**Task description**:
Please report, as a bare number, how many lines below include the string "over".

**Task material**:
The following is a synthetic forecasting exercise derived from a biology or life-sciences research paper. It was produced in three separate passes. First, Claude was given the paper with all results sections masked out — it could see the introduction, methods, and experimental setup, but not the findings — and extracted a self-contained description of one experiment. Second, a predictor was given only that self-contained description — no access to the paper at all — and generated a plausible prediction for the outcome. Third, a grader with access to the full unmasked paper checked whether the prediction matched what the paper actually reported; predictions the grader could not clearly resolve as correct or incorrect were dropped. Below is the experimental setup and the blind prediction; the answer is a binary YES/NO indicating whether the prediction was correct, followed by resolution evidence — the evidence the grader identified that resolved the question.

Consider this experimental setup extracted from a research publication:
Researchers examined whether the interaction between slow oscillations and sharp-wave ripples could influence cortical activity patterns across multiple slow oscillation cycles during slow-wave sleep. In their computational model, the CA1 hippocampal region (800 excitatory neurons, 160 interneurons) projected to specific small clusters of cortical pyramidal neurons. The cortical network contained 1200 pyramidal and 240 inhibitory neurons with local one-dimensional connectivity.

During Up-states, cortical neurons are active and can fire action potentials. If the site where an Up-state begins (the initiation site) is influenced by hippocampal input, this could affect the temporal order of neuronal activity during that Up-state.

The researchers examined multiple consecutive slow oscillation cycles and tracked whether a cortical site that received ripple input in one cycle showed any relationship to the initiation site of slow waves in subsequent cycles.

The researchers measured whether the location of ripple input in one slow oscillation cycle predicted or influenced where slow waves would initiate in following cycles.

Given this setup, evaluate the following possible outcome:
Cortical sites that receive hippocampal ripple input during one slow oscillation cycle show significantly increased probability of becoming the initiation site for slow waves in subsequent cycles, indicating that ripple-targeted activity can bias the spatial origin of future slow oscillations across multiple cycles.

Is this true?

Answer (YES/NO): YES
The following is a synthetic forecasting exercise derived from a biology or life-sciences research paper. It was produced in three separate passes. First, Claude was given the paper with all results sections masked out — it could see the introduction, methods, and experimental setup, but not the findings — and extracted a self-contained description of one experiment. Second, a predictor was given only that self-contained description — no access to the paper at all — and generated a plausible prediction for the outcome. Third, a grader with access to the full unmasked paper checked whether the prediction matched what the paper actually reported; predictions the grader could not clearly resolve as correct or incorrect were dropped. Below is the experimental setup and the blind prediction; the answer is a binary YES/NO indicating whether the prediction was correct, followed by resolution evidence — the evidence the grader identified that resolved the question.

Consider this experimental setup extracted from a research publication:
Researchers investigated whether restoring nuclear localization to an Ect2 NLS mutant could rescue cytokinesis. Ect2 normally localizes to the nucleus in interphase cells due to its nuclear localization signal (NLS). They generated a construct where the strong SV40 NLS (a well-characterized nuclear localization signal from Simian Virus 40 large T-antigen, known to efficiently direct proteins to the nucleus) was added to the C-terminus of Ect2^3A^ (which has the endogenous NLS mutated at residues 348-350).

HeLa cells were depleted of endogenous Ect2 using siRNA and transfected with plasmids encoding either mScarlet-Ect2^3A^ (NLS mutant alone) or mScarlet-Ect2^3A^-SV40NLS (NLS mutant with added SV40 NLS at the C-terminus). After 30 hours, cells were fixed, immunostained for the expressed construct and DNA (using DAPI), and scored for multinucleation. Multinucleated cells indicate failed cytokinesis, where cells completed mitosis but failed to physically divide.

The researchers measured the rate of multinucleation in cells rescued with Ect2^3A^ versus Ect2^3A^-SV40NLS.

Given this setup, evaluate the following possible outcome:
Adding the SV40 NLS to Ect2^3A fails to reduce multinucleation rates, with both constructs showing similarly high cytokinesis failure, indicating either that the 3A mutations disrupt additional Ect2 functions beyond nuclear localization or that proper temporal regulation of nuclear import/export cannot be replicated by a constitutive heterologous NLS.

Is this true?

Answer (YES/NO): NO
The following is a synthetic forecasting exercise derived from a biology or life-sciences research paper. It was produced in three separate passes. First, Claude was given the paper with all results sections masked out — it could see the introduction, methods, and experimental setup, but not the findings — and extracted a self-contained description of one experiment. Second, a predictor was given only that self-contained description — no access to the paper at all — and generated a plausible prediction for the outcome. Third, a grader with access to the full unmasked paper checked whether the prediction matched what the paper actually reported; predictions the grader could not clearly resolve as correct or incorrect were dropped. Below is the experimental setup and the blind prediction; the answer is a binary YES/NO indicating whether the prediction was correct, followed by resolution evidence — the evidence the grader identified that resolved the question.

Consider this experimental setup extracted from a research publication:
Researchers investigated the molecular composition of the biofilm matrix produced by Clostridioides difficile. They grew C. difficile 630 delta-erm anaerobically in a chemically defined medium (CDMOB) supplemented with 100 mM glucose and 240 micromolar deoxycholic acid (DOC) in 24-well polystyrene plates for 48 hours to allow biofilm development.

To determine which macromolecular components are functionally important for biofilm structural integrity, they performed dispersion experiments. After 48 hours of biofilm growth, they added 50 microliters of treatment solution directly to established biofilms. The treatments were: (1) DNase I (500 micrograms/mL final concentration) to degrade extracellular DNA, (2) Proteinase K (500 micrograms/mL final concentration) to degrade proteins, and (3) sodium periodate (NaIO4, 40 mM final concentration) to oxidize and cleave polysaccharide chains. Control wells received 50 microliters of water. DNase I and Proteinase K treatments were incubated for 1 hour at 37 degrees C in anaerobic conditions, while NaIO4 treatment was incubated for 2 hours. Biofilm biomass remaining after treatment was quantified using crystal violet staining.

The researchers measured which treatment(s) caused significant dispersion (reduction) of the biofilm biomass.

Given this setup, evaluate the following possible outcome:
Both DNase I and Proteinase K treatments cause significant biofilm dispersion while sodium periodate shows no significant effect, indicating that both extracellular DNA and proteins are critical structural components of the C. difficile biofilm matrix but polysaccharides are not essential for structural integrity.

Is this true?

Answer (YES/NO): YES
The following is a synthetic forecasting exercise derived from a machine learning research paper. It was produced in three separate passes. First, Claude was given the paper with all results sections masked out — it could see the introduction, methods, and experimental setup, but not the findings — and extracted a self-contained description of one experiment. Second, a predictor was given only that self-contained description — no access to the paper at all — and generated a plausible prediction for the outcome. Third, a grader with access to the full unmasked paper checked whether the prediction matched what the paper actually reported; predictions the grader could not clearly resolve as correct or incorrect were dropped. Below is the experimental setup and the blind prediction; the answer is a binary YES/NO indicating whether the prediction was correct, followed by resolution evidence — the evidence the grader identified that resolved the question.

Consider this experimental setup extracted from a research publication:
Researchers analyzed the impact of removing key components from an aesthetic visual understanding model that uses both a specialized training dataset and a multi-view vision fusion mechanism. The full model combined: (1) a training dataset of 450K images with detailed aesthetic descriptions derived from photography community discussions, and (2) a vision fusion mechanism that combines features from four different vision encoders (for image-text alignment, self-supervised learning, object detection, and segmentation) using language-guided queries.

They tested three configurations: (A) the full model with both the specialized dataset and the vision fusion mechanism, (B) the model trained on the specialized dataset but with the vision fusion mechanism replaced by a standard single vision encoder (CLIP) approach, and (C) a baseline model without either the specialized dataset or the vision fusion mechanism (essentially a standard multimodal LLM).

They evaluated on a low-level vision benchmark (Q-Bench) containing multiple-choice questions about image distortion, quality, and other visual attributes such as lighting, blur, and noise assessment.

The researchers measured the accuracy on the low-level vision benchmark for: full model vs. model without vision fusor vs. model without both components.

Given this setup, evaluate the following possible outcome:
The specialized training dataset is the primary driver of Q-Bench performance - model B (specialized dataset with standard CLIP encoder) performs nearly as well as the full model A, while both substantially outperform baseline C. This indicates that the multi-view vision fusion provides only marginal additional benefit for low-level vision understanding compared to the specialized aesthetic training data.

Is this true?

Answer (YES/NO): NO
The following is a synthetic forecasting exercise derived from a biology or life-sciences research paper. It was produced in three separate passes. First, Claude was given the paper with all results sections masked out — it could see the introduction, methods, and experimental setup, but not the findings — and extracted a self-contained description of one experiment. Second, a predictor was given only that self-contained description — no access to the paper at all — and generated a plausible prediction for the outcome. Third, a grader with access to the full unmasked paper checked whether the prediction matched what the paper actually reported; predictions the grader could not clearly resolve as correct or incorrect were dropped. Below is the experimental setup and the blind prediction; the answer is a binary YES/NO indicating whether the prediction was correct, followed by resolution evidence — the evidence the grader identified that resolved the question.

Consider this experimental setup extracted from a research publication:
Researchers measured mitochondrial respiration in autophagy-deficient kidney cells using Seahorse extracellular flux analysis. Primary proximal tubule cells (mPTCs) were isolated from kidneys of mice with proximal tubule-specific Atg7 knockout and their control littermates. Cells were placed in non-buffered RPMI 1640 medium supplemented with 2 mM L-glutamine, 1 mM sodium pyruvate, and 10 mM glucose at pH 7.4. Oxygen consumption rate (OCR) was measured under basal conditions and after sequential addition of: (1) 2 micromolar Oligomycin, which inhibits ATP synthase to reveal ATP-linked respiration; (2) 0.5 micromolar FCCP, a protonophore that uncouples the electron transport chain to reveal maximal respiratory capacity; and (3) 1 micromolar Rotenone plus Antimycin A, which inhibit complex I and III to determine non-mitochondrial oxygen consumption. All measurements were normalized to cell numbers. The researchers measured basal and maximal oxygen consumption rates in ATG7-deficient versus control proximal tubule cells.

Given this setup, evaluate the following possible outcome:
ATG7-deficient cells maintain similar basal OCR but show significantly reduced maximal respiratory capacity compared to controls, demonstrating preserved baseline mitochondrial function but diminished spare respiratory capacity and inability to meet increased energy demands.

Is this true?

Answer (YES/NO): NO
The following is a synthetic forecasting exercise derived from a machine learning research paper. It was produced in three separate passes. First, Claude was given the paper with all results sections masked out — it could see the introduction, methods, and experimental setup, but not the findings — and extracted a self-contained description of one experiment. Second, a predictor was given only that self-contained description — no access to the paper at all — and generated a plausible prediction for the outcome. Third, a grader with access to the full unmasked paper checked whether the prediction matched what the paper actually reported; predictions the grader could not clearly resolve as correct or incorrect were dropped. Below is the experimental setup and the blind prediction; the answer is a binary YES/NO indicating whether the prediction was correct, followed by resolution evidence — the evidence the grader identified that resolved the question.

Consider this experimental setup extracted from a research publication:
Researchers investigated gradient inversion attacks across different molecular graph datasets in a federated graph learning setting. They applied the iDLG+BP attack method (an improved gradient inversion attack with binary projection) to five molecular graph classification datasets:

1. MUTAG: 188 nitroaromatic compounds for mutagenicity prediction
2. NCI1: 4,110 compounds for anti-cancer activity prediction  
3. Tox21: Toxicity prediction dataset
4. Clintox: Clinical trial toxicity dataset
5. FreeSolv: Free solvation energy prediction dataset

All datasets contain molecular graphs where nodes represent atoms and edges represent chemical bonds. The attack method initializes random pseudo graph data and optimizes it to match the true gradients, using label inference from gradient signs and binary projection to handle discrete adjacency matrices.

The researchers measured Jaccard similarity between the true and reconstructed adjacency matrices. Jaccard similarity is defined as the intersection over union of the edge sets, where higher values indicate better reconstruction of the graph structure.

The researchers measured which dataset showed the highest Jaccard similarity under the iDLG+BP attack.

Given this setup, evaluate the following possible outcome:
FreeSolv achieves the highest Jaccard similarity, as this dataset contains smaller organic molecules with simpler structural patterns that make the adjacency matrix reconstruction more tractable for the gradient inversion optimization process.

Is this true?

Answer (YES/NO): NO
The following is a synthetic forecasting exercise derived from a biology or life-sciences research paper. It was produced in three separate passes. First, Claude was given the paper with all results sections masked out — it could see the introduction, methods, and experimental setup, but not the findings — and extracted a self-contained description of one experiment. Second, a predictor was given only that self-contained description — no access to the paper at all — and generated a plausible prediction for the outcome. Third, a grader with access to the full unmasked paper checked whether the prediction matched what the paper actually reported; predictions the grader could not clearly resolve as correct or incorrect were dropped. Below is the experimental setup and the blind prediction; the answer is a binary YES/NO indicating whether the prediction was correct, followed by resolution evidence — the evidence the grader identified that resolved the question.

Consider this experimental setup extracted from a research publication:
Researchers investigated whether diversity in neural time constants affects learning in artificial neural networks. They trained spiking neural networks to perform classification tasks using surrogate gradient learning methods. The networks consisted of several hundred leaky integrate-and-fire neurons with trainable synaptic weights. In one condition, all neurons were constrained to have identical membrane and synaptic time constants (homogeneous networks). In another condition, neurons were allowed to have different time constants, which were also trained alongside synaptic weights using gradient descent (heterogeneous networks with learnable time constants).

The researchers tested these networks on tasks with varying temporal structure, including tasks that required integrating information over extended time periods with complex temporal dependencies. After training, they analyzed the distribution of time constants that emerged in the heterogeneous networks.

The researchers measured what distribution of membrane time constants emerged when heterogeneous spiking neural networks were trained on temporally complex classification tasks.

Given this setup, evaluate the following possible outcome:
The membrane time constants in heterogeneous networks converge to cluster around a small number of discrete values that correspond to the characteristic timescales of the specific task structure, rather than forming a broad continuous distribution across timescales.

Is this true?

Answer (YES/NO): NO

**Response area**:
2